The traditional MHA mechanism in transformers is well-known for its efficiency in capturing dependencies within sequences, but it suffers from significant drawbacks:

High Computational Complexity: The quadratic complexity arises from the "query-key-value" (QKV) architecture, which poses a bottleneck in processing long sequences.
Numerical Instability: The softmax operation essential to the mechanism can lead to over-smooth outputs, especially when handling long sequences.

In the Sliceformer, these issues are mitigated by replacing the MHA with a lightweight slicing-sorting operation:

Slicing-Sorting Operation: Inputs are linearly projected into a latent space and subsequently sorted along feature dimensions, implicitly generating sparse, full-rank, doubly stochastic attention maps. This transformation significantly reduces computational complexity to $\mathcal{O}(DN\log N)$ , where $N$ is the sequence length, compared to the $O(DN^2)$ of MHA.
Figure 1: The comparison for various Transformers and Sliceformer on the LRA benchmark, showing efficiency across training steps per second.

The slicing-sorting operation balances computational efficiency and model performance, avoiding numerical instability even with long sequences. This makes Sliceformer a compelling choice for discriminative tasks where such sequence and performance constraints are pivotal.
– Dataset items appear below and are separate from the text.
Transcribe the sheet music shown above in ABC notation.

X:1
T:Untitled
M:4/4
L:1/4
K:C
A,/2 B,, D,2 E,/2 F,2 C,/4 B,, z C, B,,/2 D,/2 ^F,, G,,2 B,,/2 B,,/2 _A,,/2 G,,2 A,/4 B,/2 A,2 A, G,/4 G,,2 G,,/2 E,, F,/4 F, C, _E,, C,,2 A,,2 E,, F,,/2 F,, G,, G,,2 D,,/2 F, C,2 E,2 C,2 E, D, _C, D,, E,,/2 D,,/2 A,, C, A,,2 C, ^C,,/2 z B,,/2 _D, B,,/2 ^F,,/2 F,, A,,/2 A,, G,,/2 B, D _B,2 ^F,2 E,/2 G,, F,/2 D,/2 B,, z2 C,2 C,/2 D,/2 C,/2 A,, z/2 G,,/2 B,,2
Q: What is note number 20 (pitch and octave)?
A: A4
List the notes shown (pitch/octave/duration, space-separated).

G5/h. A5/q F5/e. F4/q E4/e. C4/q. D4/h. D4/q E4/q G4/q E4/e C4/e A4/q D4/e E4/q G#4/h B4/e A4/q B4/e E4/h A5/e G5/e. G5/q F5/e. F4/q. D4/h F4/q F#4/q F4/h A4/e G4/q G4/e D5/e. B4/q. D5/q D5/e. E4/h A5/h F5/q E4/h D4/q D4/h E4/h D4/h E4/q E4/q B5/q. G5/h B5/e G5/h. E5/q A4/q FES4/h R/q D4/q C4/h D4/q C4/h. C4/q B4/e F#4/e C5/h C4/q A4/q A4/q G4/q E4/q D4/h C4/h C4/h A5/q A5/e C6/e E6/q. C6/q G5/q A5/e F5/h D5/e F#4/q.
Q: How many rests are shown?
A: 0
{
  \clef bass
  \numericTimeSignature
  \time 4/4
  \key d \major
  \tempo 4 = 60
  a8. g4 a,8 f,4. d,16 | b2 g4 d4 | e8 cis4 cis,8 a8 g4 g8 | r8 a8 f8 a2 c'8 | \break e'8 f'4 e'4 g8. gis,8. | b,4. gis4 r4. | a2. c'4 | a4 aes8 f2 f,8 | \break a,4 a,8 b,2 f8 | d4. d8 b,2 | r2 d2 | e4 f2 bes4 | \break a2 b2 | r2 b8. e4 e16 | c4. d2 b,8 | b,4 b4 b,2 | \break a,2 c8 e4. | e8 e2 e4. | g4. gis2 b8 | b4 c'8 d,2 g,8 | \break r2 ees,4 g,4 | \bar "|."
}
Experimental Evaluation and Applications

Long-Range Arena (LRA) Benchmark

The Sliceformer was evaluated on the LRA benchmark, specifically designed for assessing models on long-sequence tasks. The results highlight its superior computational efficiency and competitive performance compared to contemporary Transformer variants. On tasks like CIFAR-10 and Pathfinder, Sliceformer demonstrated markedly improved accuracy with reduced runtime and memory footprint.

Figure 2: Visual representation of LRA benchmark task efficiencies with varying sequence lengths.

Image and Text Classification

For image classification tasks, the Sliceformer was adapted to vision tasks by replacing ViT's MHA layers. This adaptation not only reduced model size significantly but also improved top-1 classification accuracy across datasets such as CIFAR-10 and CIFAR-100.

Similarly, in text classification with the IMDB dataset, the Sliceformer achieved higher accuracy with a smaller model footprint than traditional transformers, reinforcing its adaptability and efficiency in diverse applications.

Molecular Property Prediction

Introducing the slicing-sorting mechanism into graph-based tasks, the Sliceformer showed promise in molecular datasets, achieving comparable performance to Graphormer while reducing model size by approximately 30%.

Conclusion and Future Directions

The Sliceformer presents a significant step toward efficient transformer models by addressing MHA complexities with a simple yet effective slicing-sorting operation. While its current implementation excels in discriminative tasks, future research could explore extending its application to generative tasks, enhancing its model capacity, and validating its potential in broader AI contexts. The development of differentiable slicing-sorting operations and their applications in AI for drug discovery and structured data modeling remains an exciting direction for future exploration.